Mariusz Strojczyk od sierpnia jest trenerem występującego w drugiej lidze łotewskiej Dinamo Ryga.
Na Łotwie gra się systemem wiosna-jesień, więc mówimy o końcówce sezonu. Na cztery kolejki przed końcem rozgrywek Dinamo było na przedostatnim, trzynastym miejscu w ligowej tabeli.
Łotewska Federacja Piłki Nożnej po ostatnim weekendzie poinformowała odpowiedzialne instytucje o możliwej manipulacji przy wyniku w meczu Dinamo Ryga - FK II Tukums.

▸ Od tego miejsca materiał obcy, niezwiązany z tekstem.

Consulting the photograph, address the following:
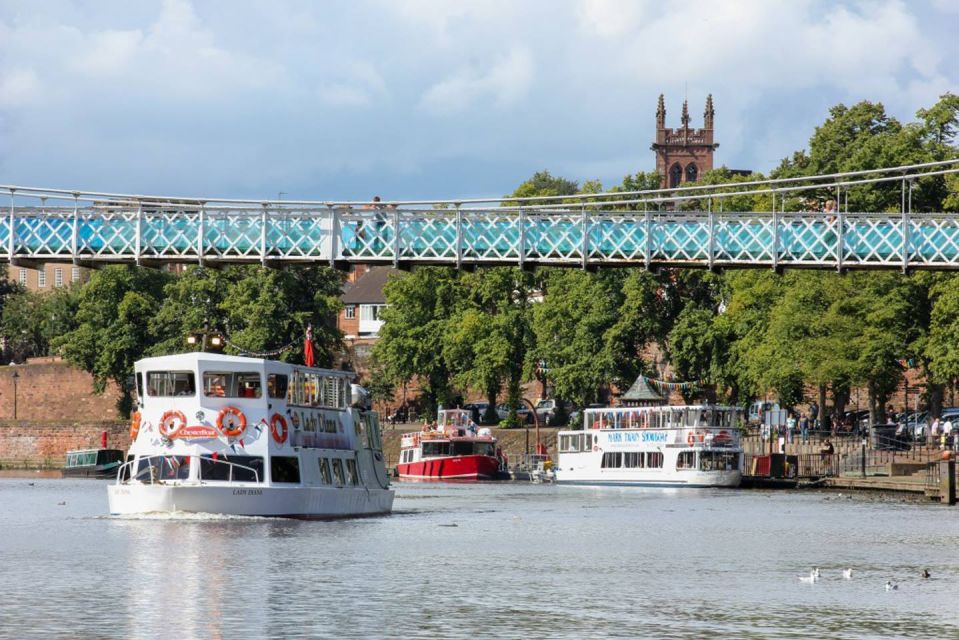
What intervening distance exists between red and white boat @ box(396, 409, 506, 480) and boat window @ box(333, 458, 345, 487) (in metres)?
48.2

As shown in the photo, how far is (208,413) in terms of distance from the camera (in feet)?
191

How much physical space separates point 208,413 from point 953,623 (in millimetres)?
28957

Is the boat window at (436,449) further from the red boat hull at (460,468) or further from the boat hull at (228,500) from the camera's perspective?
the boat hull at (228,500)

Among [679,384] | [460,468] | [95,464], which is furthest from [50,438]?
[679,384]

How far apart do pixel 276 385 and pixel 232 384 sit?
1.39 meters

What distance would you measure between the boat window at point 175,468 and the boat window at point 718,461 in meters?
45.3

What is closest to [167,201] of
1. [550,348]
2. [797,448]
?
[797,448]

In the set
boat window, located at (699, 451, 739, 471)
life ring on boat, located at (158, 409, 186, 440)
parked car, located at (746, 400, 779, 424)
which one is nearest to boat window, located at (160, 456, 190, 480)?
life ring on boat, located at (158, 409, 186, 440)

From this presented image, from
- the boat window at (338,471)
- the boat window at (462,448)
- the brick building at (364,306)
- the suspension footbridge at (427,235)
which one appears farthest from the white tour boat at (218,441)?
the brick building at (364,306)

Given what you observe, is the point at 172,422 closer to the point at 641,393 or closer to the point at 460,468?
the point at 641,393

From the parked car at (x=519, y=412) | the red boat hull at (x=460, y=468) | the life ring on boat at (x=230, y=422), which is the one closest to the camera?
the life ring on boat at (x=230, y=422)

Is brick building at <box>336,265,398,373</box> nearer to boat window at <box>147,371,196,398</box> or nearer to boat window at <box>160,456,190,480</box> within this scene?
boat window at <box>147,371,196,398</box>

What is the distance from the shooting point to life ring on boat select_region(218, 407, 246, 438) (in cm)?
5838

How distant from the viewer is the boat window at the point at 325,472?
62.0 metres
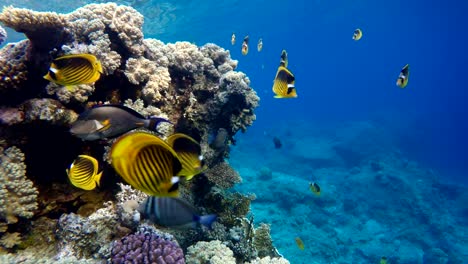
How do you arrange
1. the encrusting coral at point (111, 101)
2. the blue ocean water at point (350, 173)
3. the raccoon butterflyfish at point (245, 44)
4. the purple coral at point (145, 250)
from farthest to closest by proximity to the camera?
the blue ocean water at point (350, 173) < the raccoon butterflyfish at point (245, 44) < the encrusting coral at point (111, 101) < the purple coral at point (145, 250)

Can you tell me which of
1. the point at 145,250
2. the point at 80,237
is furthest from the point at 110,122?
the point at 80,237

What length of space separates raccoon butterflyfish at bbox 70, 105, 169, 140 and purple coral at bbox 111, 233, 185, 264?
5.04ft

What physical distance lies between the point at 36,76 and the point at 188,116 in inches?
100

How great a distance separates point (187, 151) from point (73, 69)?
1.50 m

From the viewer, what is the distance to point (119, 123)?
2.45m

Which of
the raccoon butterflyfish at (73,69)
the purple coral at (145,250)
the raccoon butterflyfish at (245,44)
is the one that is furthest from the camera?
the raccoon butterflyfish at (245,44)

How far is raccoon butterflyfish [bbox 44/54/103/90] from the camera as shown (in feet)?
9.53

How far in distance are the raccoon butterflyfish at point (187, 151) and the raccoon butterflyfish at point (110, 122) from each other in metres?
0.20

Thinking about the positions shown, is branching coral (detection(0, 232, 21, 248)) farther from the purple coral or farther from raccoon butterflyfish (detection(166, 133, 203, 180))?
raccoon butterflyfish (detection(166, 133, 203, 180))

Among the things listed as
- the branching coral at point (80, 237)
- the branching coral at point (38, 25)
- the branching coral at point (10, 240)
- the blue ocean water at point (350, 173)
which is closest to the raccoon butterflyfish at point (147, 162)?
the branching coral at point (80, 237)

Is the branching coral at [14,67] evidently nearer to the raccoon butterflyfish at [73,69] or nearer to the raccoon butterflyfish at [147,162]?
the raccoon butterflyfish at [73,69]

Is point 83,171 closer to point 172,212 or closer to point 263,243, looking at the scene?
point 172,212

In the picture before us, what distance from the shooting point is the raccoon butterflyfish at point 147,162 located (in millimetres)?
1392

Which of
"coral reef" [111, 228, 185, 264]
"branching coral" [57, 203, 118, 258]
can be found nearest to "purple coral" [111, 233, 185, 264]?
"coral reef" [111, 228, 185, 264]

ZOBACZ WIDEO: #dziejesiewsporcie: gol "stadiony świata" w Polsce. Przyjrzyj się dokładnie
Dinamo Ryga do przerwy prowadziła z rezerwami FK Tukums 3:0 i była zespołem lepszym (w strzałach 10:5). Po przerwie jednak nastąpił niesamowity zwrot akcji, rywale zdobyli cztery bramki (w strzałach 15:0) i ostatecznie wygrali 4:3.
Jak zauważa portal "Sporta Zinas", już w trakcie spotkania dochodziły sygnały o możliwych manipulacjach i odpowiednie instytucje natychmiast zaczęły prace w tym kierunku. O ile gole na 3:1 i 3:2 nie wzbudziły podejrzeń, o tyle dwa ostatnie zwróciły już uwagę obserwatorów. Były dość kontrowersyjne.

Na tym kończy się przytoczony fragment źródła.